1. An electrographic marking head, comprising
marking electrodes (36);
high voltage transistors (40) connected to each marking electrode, each high voltage
transistor including a source electrode (50), a drain electrode (52) and a gate electrode
(54);
latching means (42) connected to each high voltage transistor gate electrode, and
data input means (46) for selectively loading write or non-write information on the
gate electrodes through the latching means, in a fraction of a line time, the latching
means holding the information on the high voltage transistors for substantially an
entire line time,
the marking electrodes, the high voltage transistors, the latching means and the data
input means being integrally formed upon a substrate (34).

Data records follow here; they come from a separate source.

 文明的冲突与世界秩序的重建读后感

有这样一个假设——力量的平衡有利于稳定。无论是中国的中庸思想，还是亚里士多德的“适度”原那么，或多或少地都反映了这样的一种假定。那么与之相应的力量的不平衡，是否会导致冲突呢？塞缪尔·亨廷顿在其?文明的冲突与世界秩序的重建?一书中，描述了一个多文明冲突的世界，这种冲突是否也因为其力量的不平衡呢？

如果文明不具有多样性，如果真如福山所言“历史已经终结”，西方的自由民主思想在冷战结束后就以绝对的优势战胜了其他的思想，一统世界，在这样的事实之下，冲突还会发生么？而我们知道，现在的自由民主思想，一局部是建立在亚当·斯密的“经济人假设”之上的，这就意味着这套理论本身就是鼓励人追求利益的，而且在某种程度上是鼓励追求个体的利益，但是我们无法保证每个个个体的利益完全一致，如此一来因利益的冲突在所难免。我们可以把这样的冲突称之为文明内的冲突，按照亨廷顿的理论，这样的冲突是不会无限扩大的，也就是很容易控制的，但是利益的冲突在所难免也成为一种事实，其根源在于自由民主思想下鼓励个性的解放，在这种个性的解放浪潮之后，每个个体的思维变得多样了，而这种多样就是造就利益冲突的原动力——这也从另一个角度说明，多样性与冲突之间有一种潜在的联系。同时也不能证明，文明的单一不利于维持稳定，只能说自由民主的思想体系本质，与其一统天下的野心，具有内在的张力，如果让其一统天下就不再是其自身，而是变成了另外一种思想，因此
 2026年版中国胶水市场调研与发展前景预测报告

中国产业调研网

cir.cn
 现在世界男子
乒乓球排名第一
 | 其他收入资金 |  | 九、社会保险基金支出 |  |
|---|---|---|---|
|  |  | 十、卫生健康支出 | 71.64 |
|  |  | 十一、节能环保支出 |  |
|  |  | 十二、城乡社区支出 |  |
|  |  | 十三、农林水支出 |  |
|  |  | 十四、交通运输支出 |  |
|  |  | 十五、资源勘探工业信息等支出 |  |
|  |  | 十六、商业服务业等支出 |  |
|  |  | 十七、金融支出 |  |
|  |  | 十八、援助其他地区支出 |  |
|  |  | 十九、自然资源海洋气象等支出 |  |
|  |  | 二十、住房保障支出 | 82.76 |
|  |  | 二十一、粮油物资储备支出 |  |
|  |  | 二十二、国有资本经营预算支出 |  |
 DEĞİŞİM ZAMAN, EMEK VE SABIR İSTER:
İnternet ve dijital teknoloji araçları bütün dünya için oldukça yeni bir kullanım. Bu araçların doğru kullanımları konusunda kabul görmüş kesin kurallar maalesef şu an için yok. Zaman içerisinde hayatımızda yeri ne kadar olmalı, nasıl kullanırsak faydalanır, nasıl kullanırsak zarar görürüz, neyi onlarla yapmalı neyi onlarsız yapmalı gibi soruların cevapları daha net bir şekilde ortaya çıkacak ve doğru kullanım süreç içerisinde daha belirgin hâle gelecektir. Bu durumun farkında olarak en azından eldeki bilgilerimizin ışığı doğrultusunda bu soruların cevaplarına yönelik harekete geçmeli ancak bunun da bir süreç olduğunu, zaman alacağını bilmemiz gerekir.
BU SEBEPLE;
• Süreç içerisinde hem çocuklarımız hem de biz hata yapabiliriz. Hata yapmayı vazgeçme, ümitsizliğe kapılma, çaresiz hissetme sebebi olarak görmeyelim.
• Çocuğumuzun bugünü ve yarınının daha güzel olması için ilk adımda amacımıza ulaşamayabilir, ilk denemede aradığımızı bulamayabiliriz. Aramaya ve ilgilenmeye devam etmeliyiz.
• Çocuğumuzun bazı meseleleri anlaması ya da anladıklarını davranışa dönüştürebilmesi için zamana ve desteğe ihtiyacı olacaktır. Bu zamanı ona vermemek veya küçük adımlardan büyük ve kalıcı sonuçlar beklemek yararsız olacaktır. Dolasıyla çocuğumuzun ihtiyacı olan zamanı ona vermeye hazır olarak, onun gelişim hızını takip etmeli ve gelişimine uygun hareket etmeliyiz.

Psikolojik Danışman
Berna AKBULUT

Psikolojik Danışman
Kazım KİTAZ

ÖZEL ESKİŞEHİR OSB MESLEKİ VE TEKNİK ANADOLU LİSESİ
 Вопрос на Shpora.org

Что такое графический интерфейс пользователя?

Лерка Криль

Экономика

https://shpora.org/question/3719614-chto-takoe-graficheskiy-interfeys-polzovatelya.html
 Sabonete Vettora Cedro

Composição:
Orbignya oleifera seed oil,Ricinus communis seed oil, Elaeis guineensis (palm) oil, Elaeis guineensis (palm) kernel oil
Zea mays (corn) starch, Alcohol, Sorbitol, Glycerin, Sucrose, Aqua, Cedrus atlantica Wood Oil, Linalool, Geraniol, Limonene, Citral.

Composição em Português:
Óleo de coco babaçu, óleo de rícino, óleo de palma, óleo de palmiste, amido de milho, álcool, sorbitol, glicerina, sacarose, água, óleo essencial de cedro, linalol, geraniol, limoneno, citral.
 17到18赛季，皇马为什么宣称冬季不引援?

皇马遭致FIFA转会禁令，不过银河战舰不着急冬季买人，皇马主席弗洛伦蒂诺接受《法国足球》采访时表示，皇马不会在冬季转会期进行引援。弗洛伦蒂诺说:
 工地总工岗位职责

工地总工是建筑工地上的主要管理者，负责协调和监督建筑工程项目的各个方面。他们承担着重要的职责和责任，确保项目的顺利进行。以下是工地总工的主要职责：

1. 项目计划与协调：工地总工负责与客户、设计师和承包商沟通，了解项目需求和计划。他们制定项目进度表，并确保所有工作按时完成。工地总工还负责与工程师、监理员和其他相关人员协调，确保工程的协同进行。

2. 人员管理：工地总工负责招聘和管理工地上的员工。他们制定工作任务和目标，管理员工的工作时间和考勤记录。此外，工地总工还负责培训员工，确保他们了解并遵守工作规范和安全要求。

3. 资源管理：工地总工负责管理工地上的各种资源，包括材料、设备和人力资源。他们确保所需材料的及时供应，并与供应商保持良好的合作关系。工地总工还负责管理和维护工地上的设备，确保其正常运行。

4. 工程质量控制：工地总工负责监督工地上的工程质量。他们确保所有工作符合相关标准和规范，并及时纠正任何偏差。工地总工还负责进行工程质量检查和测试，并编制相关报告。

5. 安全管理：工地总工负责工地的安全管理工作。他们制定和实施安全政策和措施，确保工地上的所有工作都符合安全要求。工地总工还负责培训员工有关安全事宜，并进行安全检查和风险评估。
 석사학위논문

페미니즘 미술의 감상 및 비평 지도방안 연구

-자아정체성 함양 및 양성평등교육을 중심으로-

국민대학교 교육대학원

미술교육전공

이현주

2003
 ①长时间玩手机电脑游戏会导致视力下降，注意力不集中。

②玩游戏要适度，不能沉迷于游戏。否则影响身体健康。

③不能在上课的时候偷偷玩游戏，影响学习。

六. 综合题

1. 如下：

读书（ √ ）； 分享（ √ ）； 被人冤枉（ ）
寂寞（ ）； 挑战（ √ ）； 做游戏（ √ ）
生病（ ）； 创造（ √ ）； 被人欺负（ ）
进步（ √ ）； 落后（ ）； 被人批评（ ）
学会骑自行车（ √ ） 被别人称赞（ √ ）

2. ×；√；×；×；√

2. The electrographic marking head as claimed in claim 1, in which the marking electrodes,
high voltage transistors, latching means and input means are thin-film elements.
3. The electrographic marking head as claimed in claim 1 or 2 in which the latching
means comprises low voltage transistors including drain electrodes connected to the
high voltage transistor gate electrodes, source electrodes connected to the date input
means, and gate electrodes.
4. The electrographic marking head as claimed in any preceding claim, in which the
high voltage transistors and the low voltage transistors are made of a thin-film amorphous
semiconductor material.
5. The electrographic marking head as claimed in claim 4, in which the semiconductor
material is silicon.
6. The electrographic marking head as claimed in any preceding claim, including low
voltage transistor enabling means connected to the low voltage transistor gate electrodes.
7. The electrographic marking head as claimed in any preceding claim, including means
(80) for supplying a high potential to the marking electrodes, the high potential
supply means being connected to the high voltage transistor drain electrodes, and
means (78) for supplying a reference potential to the high voltage transistors, the
reference potential supply means being connected to the high voltage transistor source
electrodes.
8. The electrographic marking head as claimed in claim 7, including a resistor (41)
interposed between the high potential supply means and the high voltage transistor
drain electrodes.
9. The electrographic marking head as claimed in any preceding claim, in which the
marking electrodes and their associated high voltage transistors and latching means
are divided into sections, and in which the data input means includes means for sequentially
loading the information, one section at a time, on the latching means.
10. The electrographic marking head as claimed in claim 9, in which the means for
sequential loading comprises low voltage transistor enabling means, coequal in number
to the number of sections, the enabling means being connected to all of the low voltage
transistor gate electrodes in each section.
11. The electrographic marking head as claimed in any preceding claim, in which the
data input means simultaneously loads the information on all of the latching means.
12. The electrographic marking head as claimed in claim 11, in which the data input
means comprises at least one shift register (66).